# Challenge 1
In the passage on Homer's color words, how many sea snails did it take to make a gram of Tyrian purple dye?
# Challenge 2
Reproduce the lines of the records, starting with the line containing "Uninfected." and going on through the line containing "- Preparation: thin peripheral smear". Leave the pictures out.

# Text to read
* * * * * * * * *

More likely, Homer was using Greek color words for things that were meaningful to the Greeks. This is what professors like to call “salience,” which means something like “cultural and personal significance.” The Homeric color term porphureos derives etymologically from the expensive, royal purple dye called Tyrian purple—porphura in Greek—extracted from a certain type of Mediterranean sea snail. It was highly prized in part because it took ten thousand snails to make a gram of dye. Chemically a relative of indigo, it probably ranged from a dark red to a deep blue, with some anoxic blood tones along the way. To the Greeks it was a signifier of wealth, of trade, of empire.
And hey, who’s to say that the ocean Odysseus was looking at was actually blue, anyway? Most people think the color of water reflects the ambient color around it, generally the sky. But the most important thing about the color of water is that its molecular structure—two hydrogen atoms and an oxygen atom, H2O—allows it to form bonds with other water molecules. Each hydrogen atom in a body of water can be bound to two oxygens, not just one, and those hydrogen bonds vibrate at a frequency just specific enough to absorb infrared and red light—reflecting blue. When whitecaps and foam form in the wind or a storm, they scatter ambient light (appearing white) and prevent much of it from penetrating deep enough to make the water blue. It ends up white, gray, black. Wine-dark, even.

* * * * * * * * *

# Dataset
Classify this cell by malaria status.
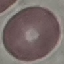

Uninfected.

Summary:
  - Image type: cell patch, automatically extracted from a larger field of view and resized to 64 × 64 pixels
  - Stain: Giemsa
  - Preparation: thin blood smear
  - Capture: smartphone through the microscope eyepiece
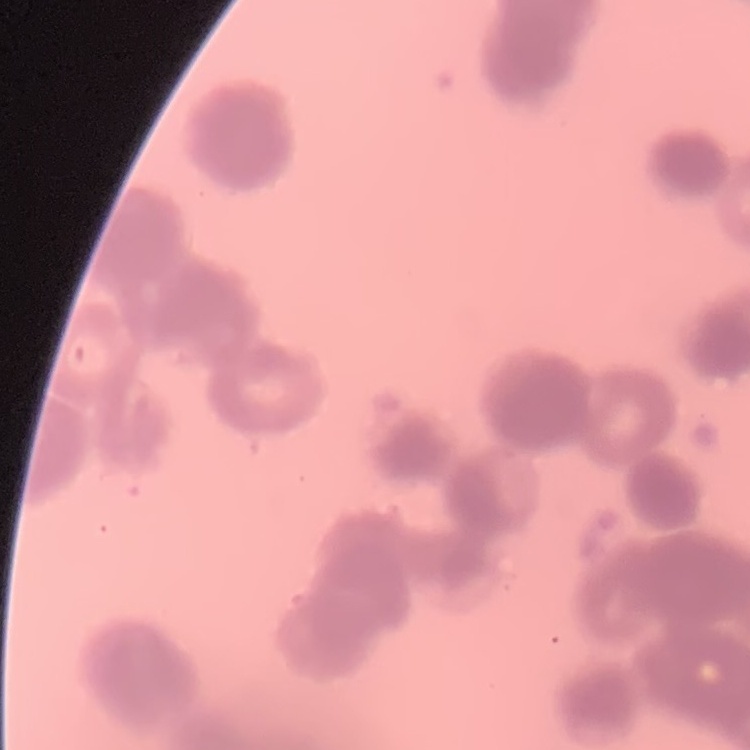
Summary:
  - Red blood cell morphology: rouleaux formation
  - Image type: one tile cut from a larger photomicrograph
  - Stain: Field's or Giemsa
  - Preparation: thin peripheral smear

* * * * * * * * *

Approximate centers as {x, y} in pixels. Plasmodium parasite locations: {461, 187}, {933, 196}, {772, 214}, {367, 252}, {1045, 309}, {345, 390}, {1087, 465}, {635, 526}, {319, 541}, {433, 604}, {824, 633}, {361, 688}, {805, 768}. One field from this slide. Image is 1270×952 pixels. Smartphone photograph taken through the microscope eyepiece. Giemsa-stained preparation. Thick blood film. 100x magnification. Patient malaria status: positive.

* * * * * * * * *

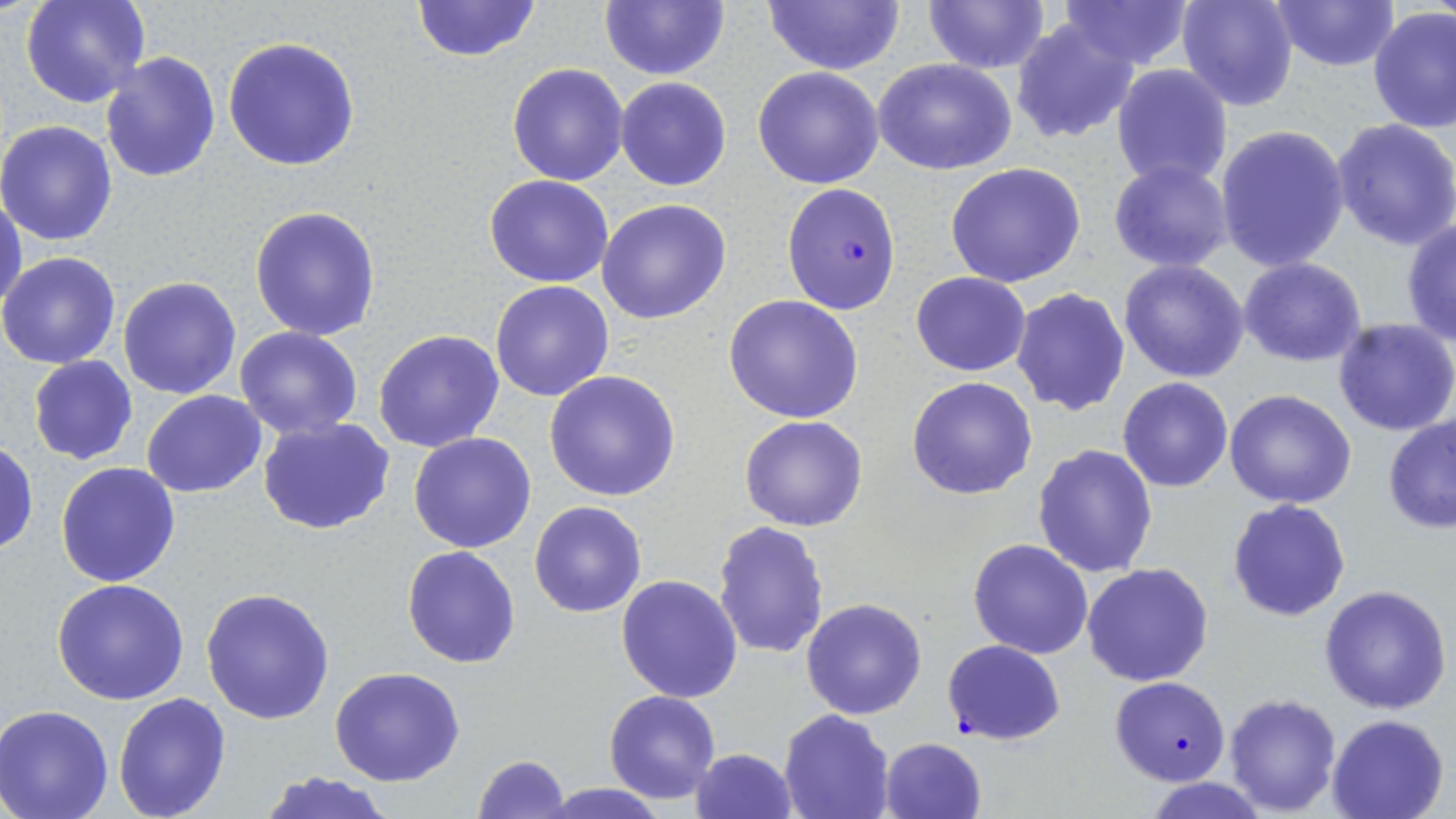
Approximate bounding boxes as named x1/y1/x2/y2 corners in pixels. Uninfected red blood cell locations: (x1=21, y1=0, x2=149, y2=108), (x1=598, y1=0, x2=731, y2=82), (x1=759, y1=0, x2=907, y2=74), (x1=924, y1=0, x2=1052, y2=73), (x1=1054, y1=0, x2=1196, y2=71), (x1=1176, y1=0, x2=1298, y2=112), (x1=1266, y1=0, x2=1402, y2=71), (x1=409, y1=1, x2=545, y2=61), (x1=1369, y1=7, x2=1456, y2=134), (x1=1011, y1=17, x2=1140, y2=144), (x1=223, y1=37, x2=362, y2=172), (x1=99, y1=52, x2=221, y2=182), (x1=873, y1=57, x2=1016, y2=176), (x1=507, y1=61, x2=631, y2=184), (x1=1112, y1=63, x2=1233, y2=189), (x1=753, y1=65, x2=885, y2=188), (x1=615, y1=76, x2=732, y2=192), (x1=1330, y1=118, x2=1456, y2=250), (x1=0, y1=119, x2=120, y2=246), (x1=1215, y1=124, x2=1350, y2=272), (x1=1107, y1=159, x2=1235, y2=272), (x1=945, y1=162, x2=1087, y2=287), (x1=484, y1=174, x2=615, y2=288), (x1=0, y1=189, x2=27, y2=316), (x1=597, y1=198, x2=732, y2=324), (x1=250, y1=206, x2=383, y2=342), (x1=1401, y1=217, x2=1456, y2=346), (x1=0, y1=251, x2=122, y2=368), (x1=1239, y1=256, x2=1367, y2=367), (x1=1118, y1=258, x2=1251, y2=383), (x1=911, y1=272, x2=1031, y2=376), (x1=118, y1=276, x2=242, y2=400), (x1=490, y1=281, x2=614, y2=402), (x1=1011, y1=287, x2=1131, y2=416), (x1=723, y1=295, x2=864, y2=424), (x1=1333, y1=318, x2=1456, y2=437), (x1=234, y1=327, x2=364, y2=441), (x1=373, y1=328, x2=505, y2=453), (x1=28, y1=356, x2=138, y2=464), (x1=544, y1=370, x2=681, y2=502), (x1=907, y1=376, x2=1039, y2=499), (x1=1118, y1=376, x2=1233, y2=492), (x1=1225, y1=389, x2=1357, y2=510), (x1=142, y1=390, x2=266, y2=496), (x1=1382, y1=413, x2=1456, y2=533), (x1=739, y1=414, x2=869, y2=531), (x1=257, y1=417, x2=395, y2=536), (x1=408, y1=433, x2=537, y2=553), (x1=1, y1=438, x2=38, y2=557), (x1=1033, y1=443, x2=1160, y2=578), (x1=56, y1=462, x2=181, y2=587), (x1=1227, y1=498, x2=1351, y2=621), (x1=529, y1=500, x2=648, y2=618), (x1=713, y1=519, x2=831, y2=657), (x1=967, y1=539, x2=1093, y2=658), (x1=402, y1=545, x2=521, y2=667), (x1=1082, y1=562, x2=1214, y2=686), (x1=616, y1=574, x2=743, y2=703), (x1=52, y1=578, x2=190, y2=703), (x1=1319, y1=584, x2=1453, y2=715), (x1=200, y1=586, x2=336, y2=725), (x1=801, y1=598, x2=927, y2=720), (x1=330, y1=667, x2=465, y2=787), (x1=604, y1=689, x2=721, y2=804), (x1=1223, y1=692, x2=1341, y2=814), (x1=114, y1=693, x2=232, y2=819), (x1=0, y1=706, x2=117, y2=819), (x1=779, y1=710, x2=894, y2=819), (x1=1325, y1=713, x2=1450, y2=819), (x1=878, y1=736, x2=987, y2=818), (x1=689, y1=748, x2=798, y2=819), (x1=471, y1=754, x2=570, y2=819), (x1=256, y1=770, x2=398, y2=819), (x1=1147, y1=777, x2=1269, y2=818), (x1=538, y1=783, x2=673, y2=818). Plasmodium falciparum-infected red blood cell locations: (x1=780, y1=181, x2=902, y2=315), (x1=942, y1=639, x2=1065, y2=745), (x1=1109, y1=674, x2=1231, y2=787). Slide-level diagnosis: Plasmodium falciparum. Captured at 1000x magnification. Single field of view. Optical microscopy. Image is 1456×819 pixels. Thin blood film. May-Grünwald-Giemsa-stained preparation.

* * * * * * * * *

# Correct output 1
Ten thousand.

# Correct output 2
Uninfected.

Summary:
  - Image type: cell patch, automatically extracted from a larger field of view and resized to 64 × 64 pixels
  - Stain: Giemsa
  - Preparation: thin blood smear
  - Capture: smartphone through the microscope eyepiece
Summary:
  - Red blood cell morphology: rouleaux formation
  - Image type: one tile cut from a larger photomicrograph
  - Stain: Field's or Giemsa
  - Preparation: thin peripheral smear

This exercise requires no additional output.